Supplied passage:
BEGIN

Name: llvm_bb_vectorize-20111107.diff
Type: text/x-patch
Size: 79455 bytes
Desc: not available
URL:
<http://lists.llvm.org/pipermail/llvm-dev/attachments/20111108/3b39956c/attachment.bin>

Hal Finkel

2011-Nov-08 14:36 UTC

head link

[LLVMdev] [llvm-commits] [PATCH] BasicBlock Autovectorization Pass

On Tue, 2011-11-08 at 12:12 +0100, Tobias Grosser wrote:> On 11/08/2011 11:45 AM, Hal Finkel wrote:
> > I've attached the latest version of my autovectorization patch.
> >
> > Working through the test suite has proved to be a productive
> > experience ;) -- And almost all of the bugs that it revealed have now
> > been fixed. There are still two programs that don't compile with
> > vectorization turned on, and I'm working on those now, but in case
> > anyone feels like playing with vectorization, this patch will probably
> > work for you.
> 
> Hey Hal,
> 
> those are great news. Especially as the numbers seem to show that 
> vectorization has a significant performance impact. What did you compare 
> exactly. 'clang -O3' against 'clang -O3 -mllvm -vectorize'?
Yes. [I've tested the current patch directly using opt -vectorize
-unroll-allow-partial; for running the test suite I recompiled
llvm/clang to hardcode the options as I wanted them].

END

Extracted data:
BEGIN

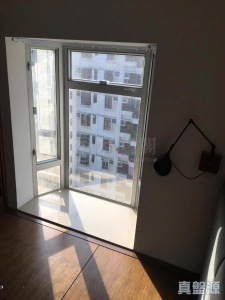 177505117641516f2d-e4c6-4e8b-9b84-bd62de838208.jpeg 沙田中心 新寧大廈 (G座) - 28NTS – 香港北部都會區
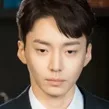 Kim Hyun-jin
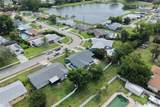 2354 Green Street - Photo 19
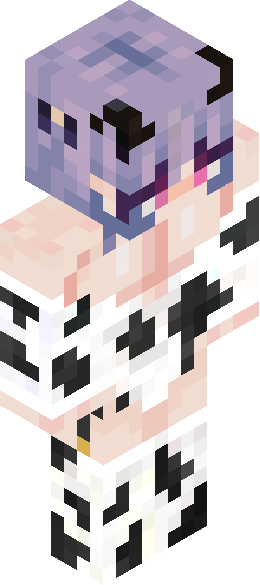 Doom_Br1ng3r's full body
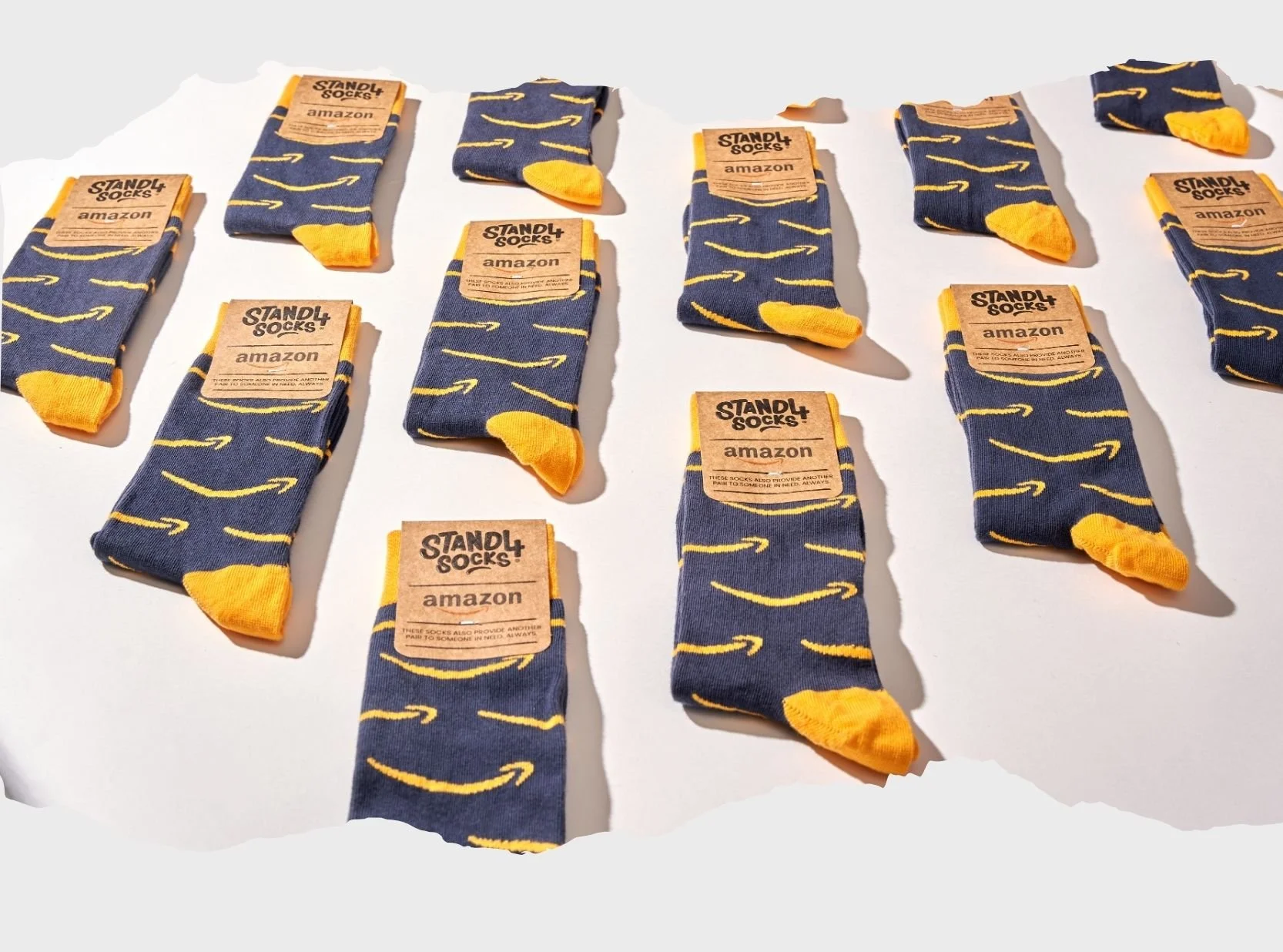 Event Merchandise That Doesn’t Get Left Behind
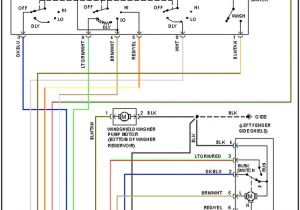 2008 Jeep Liberty Radio Wiring Diagram 2008 Jeep Patriot Wiring Diagram Wiring Diagram Inside 2008 Jeep Liberty Radio Wiring Diagram 2008 Jeep Patriot Wiring Diagram Wiring Diagram Inside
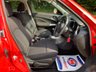 USED 2018 67 NISSAN JUKE 1.5 dCi Visia SUV 5dr Diesel Manual Euro 6 (s/s) (110 ps) 2017/67 NISSAN JUKE VISIA DCi 5DR - 3 FORMER KEEPERS - 36,320 MILES ONLY - FULL SERVICE HISTORY WITH RECENT TIMING BELT - EURO 6 DIESEL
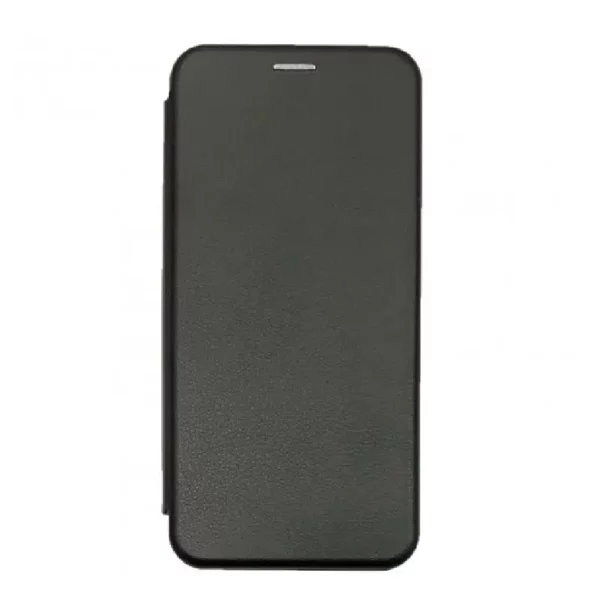 کیف چرمی کلاسیک open color شیائومی NOTE 9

END

What is required: Copy the lines of the autovectorization patch thread starting at "On Tue, 2011-11-08" and ending at "work for you.".

Result:
On Tue, 2011-11-08 at 12:12 +0100, Tobias Grosser wrote:> On 11/08/2011 11:45 AM, Hal Finkel wrote:
> > I've attached the latest version of my autovectorization patch.
> >
> > Working through the test suite has proved to be a productive
> > experience ;) -- And almost all of the bugs that it revealed have now
> > been fixed. There are still two programs that don't compile with
> > vectorization turned on, and I'm working on those now, but in case
> > anyone feels like playing with vectorization, this patch will probably
> > work for you.